Racismo Institucional !!!
Promover a Igualdade ou Eliminar as Diferenças ?

Ês o dilema do atual Governo do Estado da Bahia. O Combate ao Racismo Institucional é um dos princípios e diretrizes que deveriam norteá-lo. Para tanto, foi criada uma Secretaria de Promoção da Igualdade (Sepromi) seguindo a linha do Governo Federal que em 2003 criou a Secretaria Especial de Promoção da Igualdade Racial. Com essas duas iniciativas os governos Federal e do Estado da Bahia reconhecem o racismo como fator importante gerador de desigualdade. O racismo estrutura toda sociedade brasileira e tem bases bem fincadas no próprio Estado que desenvolve uma serie de mecanismos para excluir a maioria da população dos bens, serviços e riquezas, quando os governos falham em promover o acesso de todas as pessoas independente de sua origem racial, cultural ou étnica, temos racismo institucional.
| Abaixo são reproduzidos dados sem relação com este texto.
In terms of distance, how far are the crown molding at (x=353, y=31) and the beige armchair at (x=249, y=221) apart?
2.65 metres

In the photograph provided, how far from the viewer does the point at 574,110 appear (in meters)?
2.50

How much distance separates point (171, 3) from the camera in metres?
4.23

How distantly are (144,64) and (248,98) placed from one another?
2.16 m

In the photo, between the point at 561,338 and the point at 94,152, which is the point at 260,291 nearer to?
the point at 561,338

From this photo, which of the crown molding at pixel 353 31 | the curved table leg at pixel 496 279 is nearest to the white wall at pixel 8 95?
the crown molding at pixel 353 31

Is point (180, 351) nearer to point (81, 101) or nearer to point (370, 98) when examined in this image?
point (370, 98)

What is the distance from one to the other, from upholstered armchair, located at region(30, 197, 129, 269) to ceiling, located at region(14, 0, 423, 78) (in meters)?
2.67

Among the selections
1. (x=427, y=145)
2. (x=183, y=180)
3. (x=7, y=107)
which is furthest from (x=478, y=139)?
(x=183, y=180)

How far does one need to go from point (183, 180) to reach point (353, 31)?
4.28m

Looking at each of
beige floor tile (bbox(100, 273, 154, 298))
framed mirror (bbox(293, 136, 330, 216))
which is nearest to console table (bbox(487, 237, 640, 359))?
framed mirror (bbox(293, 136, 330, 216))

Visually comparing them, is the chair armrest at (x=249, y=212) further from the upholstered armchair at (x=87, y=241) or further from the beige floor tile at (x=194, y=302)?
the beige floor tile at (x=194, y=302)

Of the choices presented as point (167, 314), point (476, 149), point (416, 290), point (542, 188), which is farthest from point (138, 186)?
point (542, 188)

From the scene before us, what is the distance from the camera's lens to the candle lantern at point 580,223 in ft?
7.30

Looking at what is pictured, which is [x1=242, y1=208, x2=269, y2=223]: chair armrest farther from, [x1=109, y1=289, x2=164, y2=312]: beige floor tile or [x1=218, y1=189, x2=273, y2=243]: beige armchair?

O racismo institucional é aqui entendido como o fracasso coletivo das organizações e instituições em prover um serviço profissional e adequado às pessoas por causa de sua cor, cultura ou origem racial. Ele se revela por meio de processos atitudes e comportamentos discriminatórios resultantes do preconceito da ignorância da falta de atenção ou de estereótipos racistas que colocam pessoas negras em situação de desvantagem política, econômica e social”  (Dr. Elias Sampaio, Diretor da Prodeb em Contribuição ao Movimento negro em 2004)
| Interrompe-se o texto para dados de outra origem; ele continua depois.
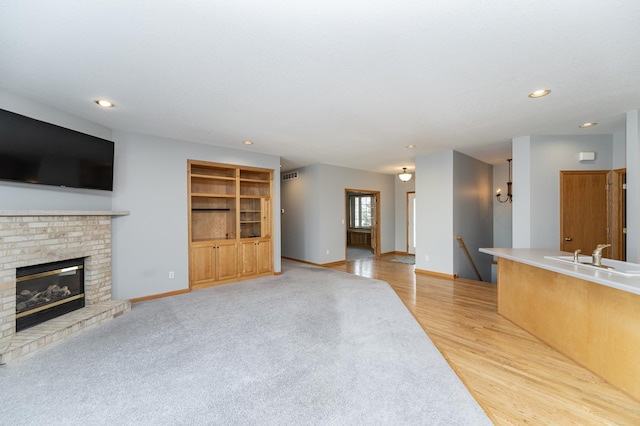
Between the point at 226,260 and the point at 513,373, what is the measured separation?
461 cm

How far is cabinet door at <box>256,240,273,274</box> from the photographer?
589 cm

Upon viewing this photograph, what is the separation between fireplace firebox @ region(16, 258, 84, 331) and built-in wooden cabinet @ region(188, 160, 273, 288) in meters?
1.58

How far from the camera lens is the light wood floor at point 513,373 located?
1939 millimetres

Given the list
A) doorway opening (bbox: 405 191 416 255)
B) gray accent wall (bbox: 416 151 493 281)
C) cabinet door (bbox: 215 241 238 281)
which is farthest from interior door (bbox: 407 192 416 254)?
cabinet door (bbox: 215 241 238 281)

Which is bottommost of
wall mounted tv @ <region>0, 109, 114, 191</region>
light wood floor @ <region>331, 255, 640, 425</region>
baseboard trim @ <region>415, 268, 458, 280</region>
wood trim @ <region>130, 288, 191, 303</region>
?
light wood floor @ <region>331, 255, 640, 425</region>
Pelo visto a Dra Marilia Muricy Machado Pinto não atendeu e nem entendeu que por força de uma luta política de mais de 35 anos, para falar na fase mais recente, o Movimento Negro no Brasil e, no Estado revelou todos os ardis do racismo, inclusive os que se disfarçam em um pretenso caráter técnico. Nós Organizações do Movimento Negro de caráter local e Nacional através de nossa luta e ação não permitiremos  que praticas racistas e autoritárias contraproducente a  política de governo que se diz democrática e participativa, humilhem, ou persigam qualquer dos nossos sem luta .
A Secretaria de Justiça Cidadania e Direitos Humanos fracassou e levará ao Fracasso todo um governo que é certo diz pretender mudar as relações raciais no interior deste Estado que ainda mantém sua oligarquias políticas e jurídicas prontas para guilhotinar qualquer negro ou negra que se atreva a revelar sua praticas hediondas.
Os séculos de escravidão nos deram de sobra o parentesco branco, o favor e o privilegio como forma de competência. Lutamos durante séculos para banir essas praticas e não a toleraremos agora, sobretudo, em detrimento da história política e profissional de um dos mais comprometidos e destacados membros de nossa comunidade negra Dr. Sergio São Bernardo, vítima dessa prática de racismo institucional.
A forma desrespeitosa em que à exoneração foi comunicada a sociedade via órgãos de imprensa com destaque para a suposta incapacidade técnica de Dr. Sérgio São Bernardo evidencia um desrespeito ao cidadão e ao ser humano. As denuncias que seguiram com essa exoneração requer pronunciamento do ministério público da Bahia, do ministério público federal do governo do estado e todas as instituições que defendem a cidadania e os direitos humanos.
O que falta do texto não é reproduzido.